Our tomato plants need more sun, less rain and more heat, my mother declared recently. This wasn't news, and she made the observation under gray skies that promised yet another unusually cool summer day. It's rained so much that the plants' identifying tags have been washed clean, and I can't remember what varieties I brought home from the Asheville Spring Herb Festival back in May. It all makes tomatoes (and, for that matter, the whole art of gardening) seem even more mysterious than usual.
Some of the fruits are big, and the plants seem healthy, if a bit too tall due to reaching for an elusive sun. The leaves are vibrant green, the stalks strong. My tomatoes haven't been hit by the damp-induced blight seen on north Georgia tomato farms and thought to be creeping toward Western North Carolina. But they've been decidedly slow to ripen, though one big fruit is now turning yellow (funny: I don't recall selecting such a variety).

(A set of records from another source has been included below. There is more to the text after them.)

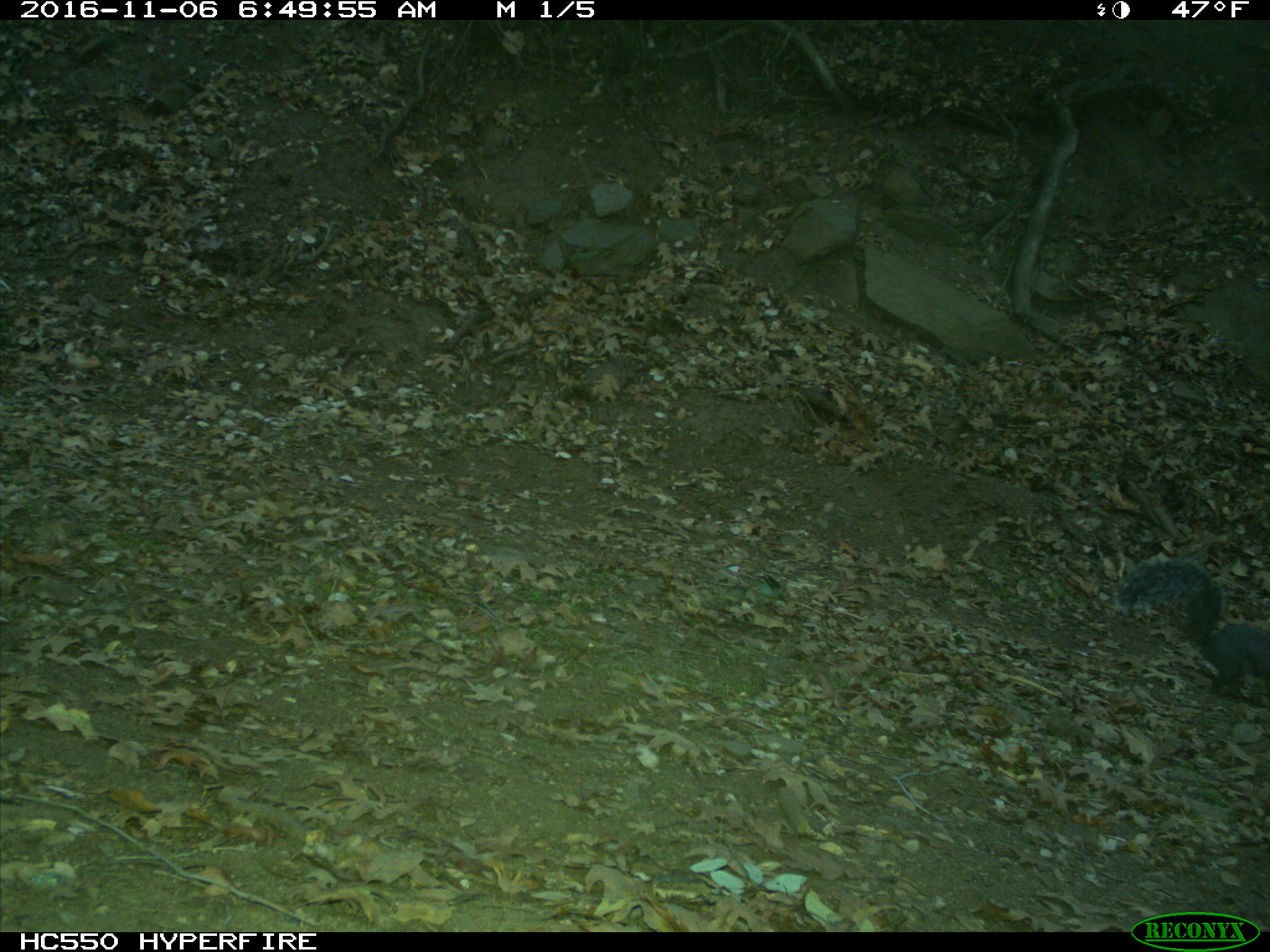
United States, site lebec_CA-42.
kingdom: Animalia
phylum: Chordata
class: Mammalia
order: Rodentia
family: Sciuridae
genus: Sciurus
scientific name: Sciurus carolinensis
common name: eastern gray squirrel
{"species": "Sciurus carolinensis (eastern gray squirrel)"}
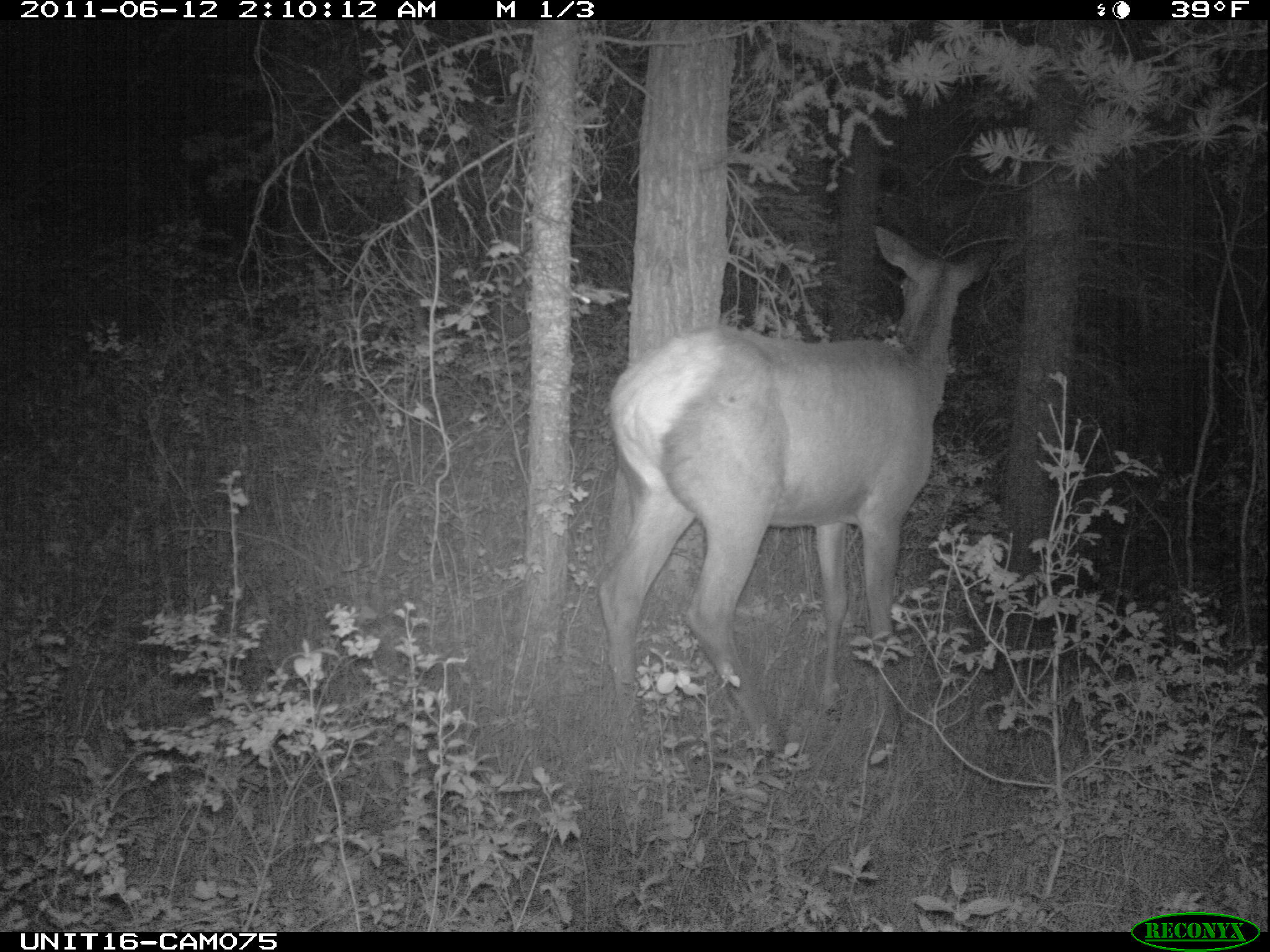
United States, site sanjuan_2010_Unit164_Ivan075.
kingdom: Animalia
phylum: Chordata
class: Mammalia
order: Artiodactyla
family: Cervidae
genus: Cervus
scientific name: Cervus elaphus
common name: red deer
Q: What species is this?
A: Cervus elaphus (red deer).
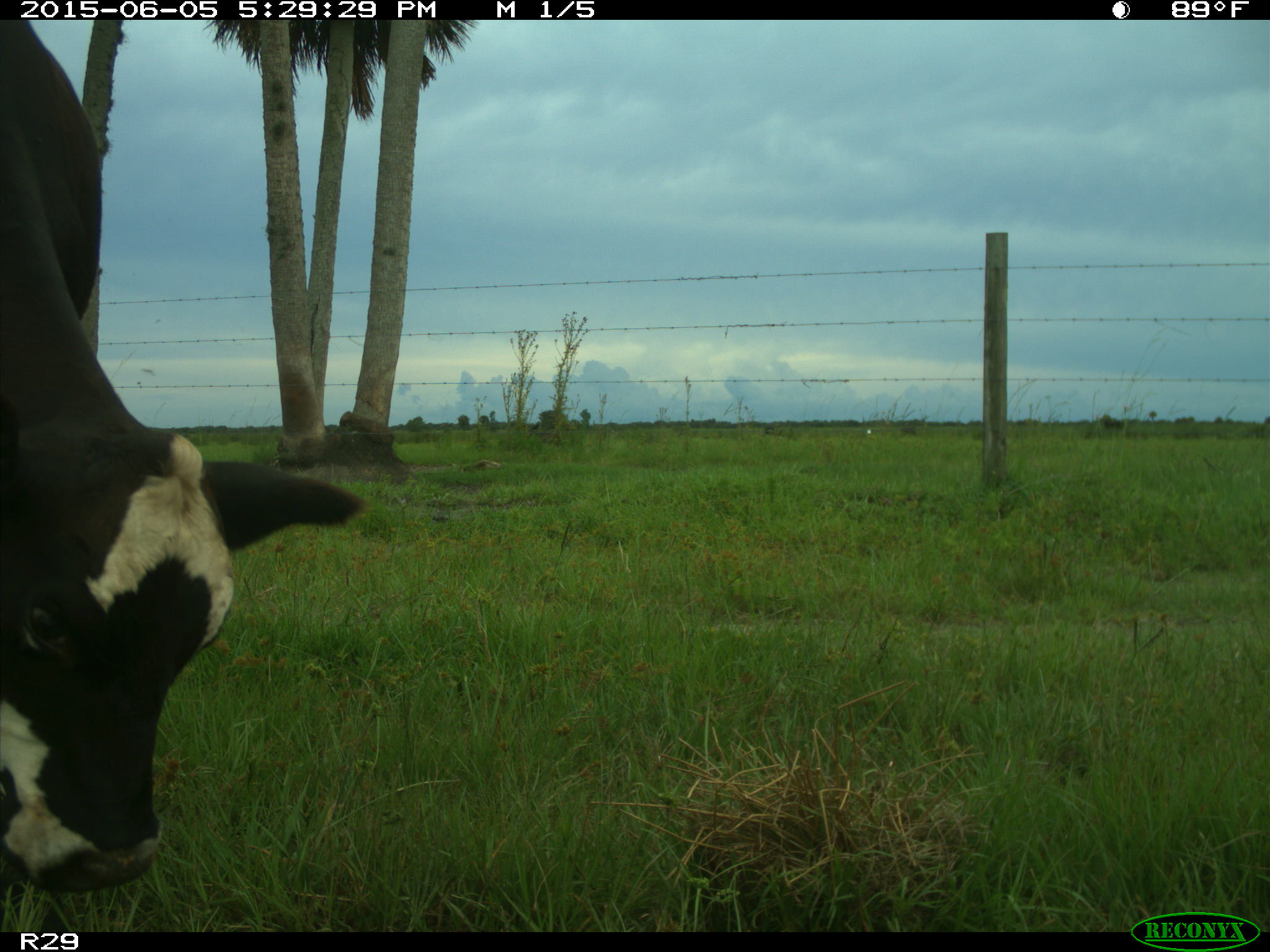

"They'd make good fried green tomatoes," said my mom. Indeed, a few weeks earlier she'd picked a few. Sliced, dredged in seasoned cornmeal and pan-fried in one of my cast-iron skillets, they were tasty, although it's a treat I associate with early fall.
Right now, I'm craving ripe tomatoes: Last year, my partner and I planted more than 100 tomatoes — 'Cherokee purple', 'green zebra', 'Williams striped', 'Carolyn's yellow pear' and a few other varieties — at our old mountain farm. The big 'Williams striped' were particularly juicy, delivering old-fashioned beefsteak tomato flavor in a red-and-yellow fruit. This year, however, that old garden lies mostly fallow, awaiting the new owners. Meanwhile, I downsized at our new house in Asheville, putting in a mere three tomato plants.
But back up on the mountain as I readied for the final move later this month, I discovered a surprise: two volunteer tomato plants nestled next to a row of arugula. I've kept an eye on them ever since, pondering which variety they might be.
Last season, this 10-by-10-foot section served as my last-chance garden: At transplanting time, about a dozen tomato seedlings looked too puny to survive the move from greenhouse to garden. Not having the heart to toss them, however, I planted the half-dead zebras, 'Williams striped' and 'Matt's wild cherry' in this little plot. The 'Williams striped' seedlings died, and the zebras ripened late. But the 'Matt's wild cherry' thrived.
I'd also planted a half-dozen of them in the main garden on the mountain, set 18 inches apart in a neat row between stretches of banana peppers and purple-hull peas. The 'Matt's wild cherry' grew like kudzu, overtaking their neighbors and even extending into the outer rows of my 'Principe Borghese' paste-tomato crop. (The seed catalog had mentioned the variety's "vigorous" tendencies.) Well after the first frost, they were still producing clusters of grape-size fruit. When we were doing garden chores or picking veggies, we'd pick some and pop 'em in our mouths for a sweet treat. But much of that fruit grew close to the ground, often hidden in the dense growth (sparrows and rabbits loved hiding in the wild-cherry jungle). And whenever we waded into the green tangle to harvest them, some would fall to earth.
Meanwhile, over in the last-chance plot, the 'Matt's' throwaways did so well that I got tired of picking them and left them to their own devices. So it shouldn't have been a surprise when I bent down to examine those volunteers last week. Barely 2 feet tall, the plants were spreading toward the arugula and clambering over some tatsoi. And looking closer, I spied a cluster of round, green tomatoes that weren't much bigger than the end of my thumb.
Last year, we filled bowls with ripe 'Matt's wild cherry' tomatoes and set them on the kitchen counter. They looked like bright red marbles, except these were a bit sticky and popped sweet in your mouth.
"All right," I mused, "We're leaving the asparagus patch to the new owners. And the blueberries. But if I dig up these 'Matt's wild cherries,' will they survive?"
I'm betting they will. And their wild sprawl, highlighted by tiny but flamboyant fruit, will look good at our new house, in a hanging basket by the kitchen door.